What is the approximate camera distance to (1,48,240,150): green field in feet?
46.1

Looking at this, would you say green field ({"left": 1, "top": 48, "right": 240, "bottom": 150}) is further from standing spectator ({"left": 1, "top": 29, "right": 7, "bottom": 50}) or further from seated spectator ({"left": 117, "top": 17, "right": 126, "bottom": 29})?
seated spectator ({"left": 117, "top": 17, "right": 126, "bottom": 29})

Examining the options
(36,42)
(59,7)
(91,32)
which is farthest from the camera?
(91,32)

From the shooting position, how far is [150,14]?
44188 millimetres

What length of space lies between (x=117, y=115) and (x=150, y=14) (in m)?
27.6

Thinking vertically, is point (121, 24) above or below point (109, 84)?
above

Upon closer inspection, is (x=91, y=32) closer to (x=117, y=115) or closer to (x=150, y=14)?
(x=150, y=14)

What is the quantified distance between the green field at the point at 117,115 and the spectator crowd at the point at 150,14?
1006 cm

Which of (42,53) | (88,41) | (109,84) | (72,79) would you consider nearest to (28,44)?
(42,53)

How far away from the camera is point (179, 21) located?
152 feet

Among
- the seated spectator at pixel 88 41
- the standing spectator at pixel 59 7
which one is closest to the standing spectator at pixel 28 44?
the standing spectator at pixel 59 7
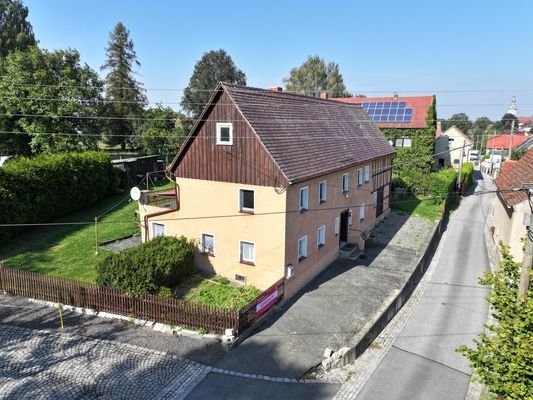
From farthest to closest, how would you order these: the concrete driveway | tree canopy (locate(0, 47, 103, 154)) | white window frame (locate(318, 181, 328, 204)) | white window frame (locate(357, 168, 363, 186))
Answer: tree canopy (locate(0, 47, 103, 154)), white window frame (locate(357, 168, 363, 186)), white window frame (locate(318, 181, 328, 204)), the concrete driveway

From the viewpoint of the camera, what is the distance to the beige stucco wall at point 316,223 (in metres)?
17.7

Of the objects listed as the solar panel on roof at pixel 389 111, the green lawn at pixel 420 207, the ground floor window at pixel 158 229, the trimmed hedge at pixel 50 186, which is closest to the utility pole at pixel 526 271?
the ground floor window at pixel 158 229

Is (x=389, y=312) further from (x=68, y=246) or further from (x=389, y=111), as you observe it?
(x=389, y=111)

────────────────────

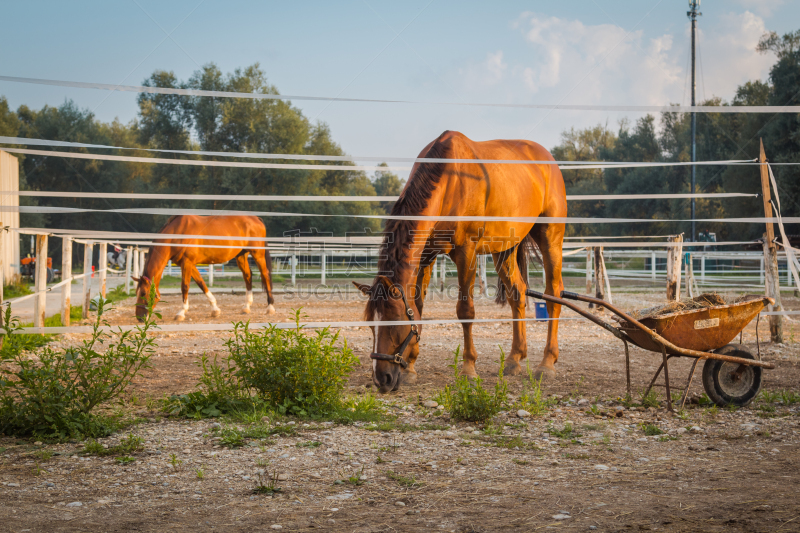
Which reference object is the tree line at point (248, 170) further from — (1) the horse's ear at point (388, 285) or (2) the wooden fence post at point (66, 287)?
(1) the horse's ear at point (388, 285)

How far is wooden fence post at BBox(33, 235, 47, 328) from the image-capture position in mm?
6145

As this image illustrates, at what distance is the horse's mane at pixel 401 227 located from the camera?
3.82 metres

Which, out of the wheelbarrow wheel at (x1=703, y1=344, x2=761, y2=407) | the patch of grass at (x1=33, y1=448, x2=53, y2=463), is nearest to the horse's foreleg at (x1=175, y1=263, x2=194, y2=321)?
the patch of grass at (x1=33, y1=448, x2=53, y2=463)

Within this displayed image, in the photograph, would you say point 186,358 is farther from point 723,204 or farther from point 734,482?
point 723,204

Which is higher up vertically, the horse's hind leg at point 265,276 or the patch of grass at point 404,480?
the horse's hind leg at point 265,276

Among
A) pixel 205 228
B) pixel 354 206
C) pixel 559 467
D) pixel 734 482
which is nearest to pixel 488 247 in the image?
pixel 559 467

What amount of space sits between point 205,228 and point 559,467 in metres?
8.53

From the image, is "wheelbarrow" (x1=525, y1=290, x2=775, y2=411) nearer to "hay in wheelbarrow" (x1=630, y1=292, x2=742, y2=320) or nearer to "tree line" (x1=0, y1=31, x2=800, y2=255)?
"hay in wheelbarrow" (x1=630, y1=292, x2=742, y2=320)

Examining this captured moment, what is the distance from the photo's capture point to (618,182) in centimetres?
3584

────────────────────

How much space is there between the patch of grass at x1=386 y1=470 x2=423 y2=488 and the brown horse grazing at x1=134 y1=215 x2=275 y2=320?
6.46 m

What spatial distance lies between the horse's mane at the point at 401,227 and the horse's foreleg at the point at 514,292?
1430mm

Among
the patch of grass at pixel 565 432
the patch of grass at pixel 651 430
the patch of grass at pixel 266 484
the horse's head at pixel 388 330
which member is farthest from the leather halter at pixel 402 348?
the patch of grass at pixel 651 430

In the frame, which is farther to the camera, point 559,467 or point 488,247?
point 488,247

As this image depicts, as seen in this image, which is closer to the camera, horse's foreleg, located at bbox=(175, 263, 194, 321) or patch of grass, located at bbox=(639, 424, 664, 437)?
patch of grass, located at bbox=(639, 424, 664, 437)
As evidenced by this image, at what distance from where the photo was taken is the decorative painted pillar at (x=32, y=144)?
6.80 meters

────────────────────

• Written request
Please pull out each line of the data above that contains the word "bottom" and copy every such line in full.

• Correct answer
Looking at this, would you say green field ({"left": 1, "top": 48, "right": 240, "bottom": 150}) is further from standing spectator ({"left": 1, "top": 29, "right": 7, "bottom": 50}) or further from seated spectator ({"left": 117, "top": 17, "right": 126, "bottom": 29})?
seated spectator ({"left": 117, "top": 17, "right": 126, "bottom": 29})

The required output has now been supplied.